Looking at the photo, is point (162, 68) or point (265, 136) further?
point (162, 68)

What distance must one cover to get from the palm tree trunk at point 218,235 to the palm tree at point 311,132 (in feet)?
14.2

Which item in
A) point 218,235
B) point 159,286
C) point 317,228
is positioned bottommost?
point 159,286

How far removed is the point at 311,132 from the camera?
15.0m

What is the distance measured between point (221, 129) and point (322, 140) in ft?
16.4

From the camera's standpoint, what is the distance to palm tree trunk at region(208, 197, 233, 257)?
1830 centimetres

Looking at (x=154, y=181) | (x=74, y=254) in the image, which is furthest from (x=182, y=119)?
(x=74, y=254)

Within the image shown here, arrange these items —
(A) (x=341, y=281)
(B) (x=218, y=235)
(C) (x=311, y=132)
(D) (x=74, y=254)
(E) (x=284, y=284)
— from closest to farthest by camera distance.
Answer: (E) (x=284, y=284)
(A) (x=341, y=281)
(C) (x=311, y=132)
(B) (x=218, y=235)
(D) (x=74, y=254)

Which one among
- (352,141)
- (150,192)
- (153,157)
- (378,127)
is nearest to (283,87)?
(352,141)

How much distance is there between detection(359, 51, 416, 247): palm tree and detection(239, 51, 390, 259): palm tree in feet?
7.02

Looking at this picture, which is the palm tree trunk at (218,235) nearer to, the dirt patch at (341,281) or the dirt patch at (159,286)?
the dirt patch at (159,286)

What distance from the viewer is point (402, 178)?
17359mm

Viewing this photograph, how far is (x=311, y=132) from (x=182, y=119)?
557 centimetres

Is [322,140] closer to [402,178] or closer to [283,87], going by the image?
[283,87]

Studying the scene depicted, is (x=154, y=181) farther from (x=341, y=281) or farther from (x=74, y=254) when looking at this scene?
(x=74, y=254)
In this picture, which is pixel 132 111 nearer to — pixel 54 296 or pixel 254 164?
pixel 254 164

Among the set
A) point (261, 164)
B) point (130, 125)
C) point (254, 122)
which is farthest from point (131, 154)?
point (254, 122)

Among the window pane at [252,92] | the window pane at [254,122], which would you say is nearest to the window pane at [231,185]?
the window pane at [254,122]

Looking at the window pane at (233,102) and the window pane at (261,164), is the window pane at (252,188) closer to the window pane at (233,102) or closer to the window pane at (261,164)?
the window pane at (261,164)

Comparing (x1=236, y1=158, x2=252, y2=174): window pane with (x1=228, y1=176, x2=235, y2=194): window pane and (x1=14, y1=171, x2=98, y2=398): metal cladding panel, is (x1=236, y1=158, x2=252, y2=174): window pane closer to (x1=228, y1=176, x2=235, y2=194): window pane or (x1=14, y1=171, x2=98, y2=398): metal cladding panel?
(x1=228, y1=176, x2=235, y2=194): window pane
• • •
— What to work on —
Repeat the lines from the one containing "Which one among" through the end of the listing, exactly and without any other lines; both ends are included.

— The response —
Which one among
- (352,141)
- (150,192)
- (153,157)
- (378,127)
is nearest to (283,87)?
(352,141)

How much distance is there between detection(359, 51, 416, 247): palm tree and detection(239, 51, 390, 259): palm tree in feet?
7.02

Looking at this picture, which is the palm tree trunk at (218,235) nearer to, the dirt patch at (341,281) or the dirt patch at (159,286)?
the dirt patch at (159,286)

What distance from the viewer is point (402, 178)?
17359mm

Viewing this photograph, how far is (x=311, y=132) from (x=182, y=119)?
557 centimetres

Is [322,140] closer to [402,178] or closer to [283,87], going by the image?
[283,87]

Studying the scene depicted, is (x=154, y=181) farther from (x=341, y=281) or farther from (x=74, y=254) when looking at this scene?
(x=74, y=254)
In this picture, which is pixel 132 111 nearer to — pixel 54 296 or pixel 254 164?
pixel 254 164

Among the set
A) point (261, 164)
B) point (130, 125)
C) point (254, 122)
which is farthest from point (131, 154)?
point (254, 122)

Among the window pane at [252,92] | the window pane at [254,122], which would you say is nearest to the window pane at [231,185]?
the window pane at [254,122]

Looking at the window pane at (233,102) and the window pane at (261,164), is the window pane at (252,188) closer to the window pane at (233,102) or closer to the window pane at (261,164)?
the window pane at (261,164)

Comparing (x1=236, y1=158, x2=252, y2=174): window pane with (x1=228, y1=176, x2=235, y2=194): window pane and (x1=14, y1=171, x2=98, y2=398): metal cladding panel, is (x1=236, y1=158, x2=252, y2=174): window pane closer to (x1=228, y1=176, x2=235, y2=194): window pane or (x1=14, y1=171, x2=98, y2=398): metal cladding panel?
(x1=228, y1=176, x2=235, y2=194): window pane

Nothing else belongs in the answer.